=== Task requirements ===
Reproduce every line of the items below verbatim, omitting the pictures from your output.

=== Data for the task ===
====

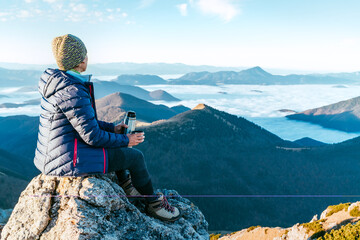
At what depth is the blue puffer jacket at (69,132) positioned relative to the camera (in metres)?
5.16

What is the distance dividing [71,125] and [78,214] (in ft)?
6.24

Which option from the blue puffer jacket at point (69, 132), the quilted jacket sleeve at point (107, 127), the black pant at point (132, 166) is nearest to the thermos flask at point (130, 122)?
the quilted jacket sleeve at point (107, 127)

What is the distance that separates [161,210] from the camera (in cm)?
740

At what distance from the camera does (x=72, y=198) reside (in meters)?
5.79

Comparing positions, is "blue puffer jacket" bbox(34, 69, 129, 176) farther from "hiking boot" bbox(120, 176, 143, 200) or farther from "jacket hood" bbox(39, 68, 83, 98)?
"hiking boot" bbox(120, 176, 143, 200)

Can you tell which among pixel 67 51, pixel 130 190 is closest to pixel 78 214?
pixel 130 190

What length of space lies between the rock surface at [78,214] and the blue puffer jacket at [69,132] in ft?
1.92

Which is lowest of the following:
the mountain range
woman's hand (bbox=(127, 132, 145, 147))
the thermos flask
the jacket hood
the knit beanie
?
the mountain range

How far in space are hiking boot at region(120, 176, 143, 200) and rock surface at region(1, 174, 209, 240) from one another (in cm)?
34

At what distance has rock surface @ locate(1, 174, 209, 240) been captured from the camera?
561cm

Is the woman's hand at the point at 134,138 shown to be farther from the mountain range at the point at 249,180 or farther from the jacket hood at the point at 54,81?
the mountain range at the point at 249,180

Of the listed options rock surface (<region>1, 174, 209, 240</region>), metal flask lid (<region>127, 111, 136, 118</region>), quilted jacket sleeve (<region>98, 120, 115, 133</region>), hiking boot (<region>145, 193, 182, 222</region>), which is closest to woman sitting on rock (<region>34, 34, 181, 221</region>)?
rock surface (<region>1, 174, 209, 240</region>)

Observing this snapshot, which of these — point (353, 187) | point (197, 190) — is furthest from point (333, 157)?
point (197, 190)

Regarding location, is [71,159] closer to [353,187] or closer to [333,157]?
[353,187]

====

=== Full response ===
At what depth is the blue puffer jacket at (69,132) positioned relative to the camera (in metres)?
5.16

What is the distance dividing [71,125] and [78,214] (in ft)?
6.24

Which option from the blue puffer jacket at point (69, 132), the quilted jacket sleeve at point (107, 127), the black pant at point (132, 166) is nearest to the thermos flask at point (130, 122)?
the quilted jacket sleeve at point (107, 127)

What is the distance that separates [161,210] from the camera (in cm)?
740

At what distance from the camera does (x=72, y=198) reside (in meters)?
5.79

Comparing positions, is "blue puffer jacket" bbox(34, 69, 129, 176) farther from "hiking boot" bbox(120, 176, 143, 200) or farther from "jacket hood" bbox(39, 68, 83, 98)?
"hiking boot" bbox(120, 176, 143, 200)

Can you tell which among pixel 67 51, pixel 130 190 is closest to pixel 78 214?
pixel 130 190

What length of space lies between the rock surface at [78,214] and the blue puffer jacket at [69,132] in ft?
1.92

Which is lowest of the following:
the mountain range
woman's hand (bbox=(127, 132, 145, 147))
the thermos flask
the jacket hood
the knit beanie
?
the mountain range

How far in space are hiking boot at region(120, 176, 143, 200) and rock surface at region(1, 174, 209, 240) from one another (in cm)?
34

At what distance has rock surface @ locate(1, 174, 209, 240) been captured from the camera?
561cm

Is the woman's hand at the point at 134,138 shown to be farther from the mountain range at the point at 249,180 or farther from the jacket hood at the point at 54,81?
the mountain range at the point at 249,180

Of the listed options rock surface (<region>1, 174, 209, 240</region>), metal flask lid (<region>127, 111, 136, 118</region>), quilted jacket sleeve (<region>98, 120, 115, 133</region>), hiking boot (<region>145, 193, 182, 222</region>), which is closest to woman sitting on rock (<region>34, 34, 181, 221</region>)?
rock surface (<region>1, 174, 209, 240</region>)

Observing this snapshot, which of these — point (353, 187) | point (197, 190) — is furthest from point (333, 157)?
point (197, 190)

Regarding location, is [71,159] closer to [353,187] or closer to [333,157]?
[353,187]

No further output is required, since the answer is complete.